Task goal:
Line by line, repeat the material below exactly and leave the images out.

Excerpted records:
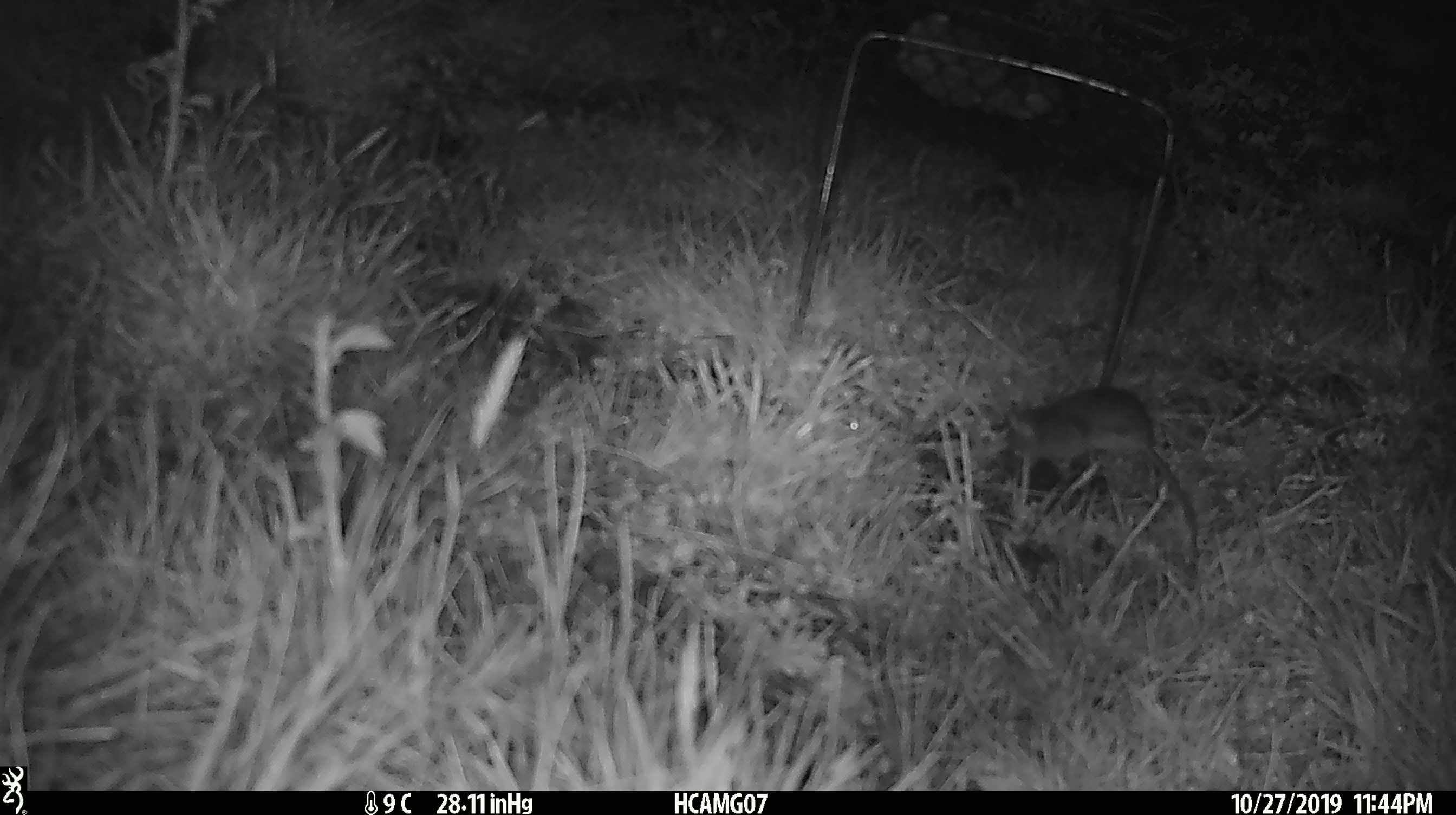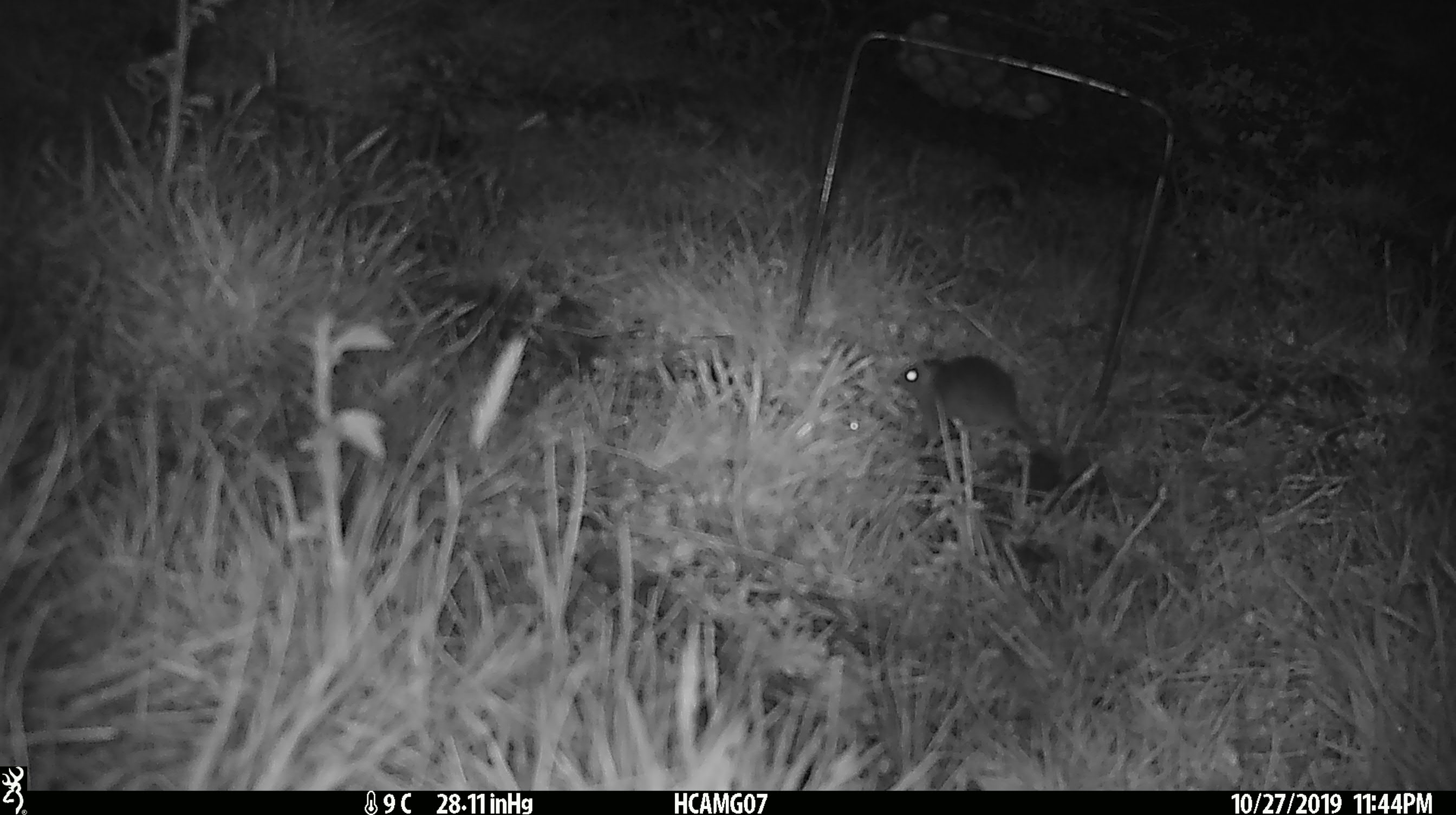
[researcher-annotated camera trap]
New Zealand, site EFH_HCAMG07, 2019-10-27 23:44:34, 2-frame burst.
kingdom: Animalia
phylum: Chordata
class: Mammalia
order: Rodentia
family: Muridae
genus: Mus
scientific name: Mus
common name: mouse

Solution to the exercise:
[researcher-annotated camera trap]
New Zealand, site EFH_HCAMG07, 2019-10-27 23:44:34, 2-frame burst.
kingdom: Animalia
phylum: Chordata
class: Mammalia
order: Rodentia
family: Muridae
genus: Mus
scientific name: Mus
common name: mouse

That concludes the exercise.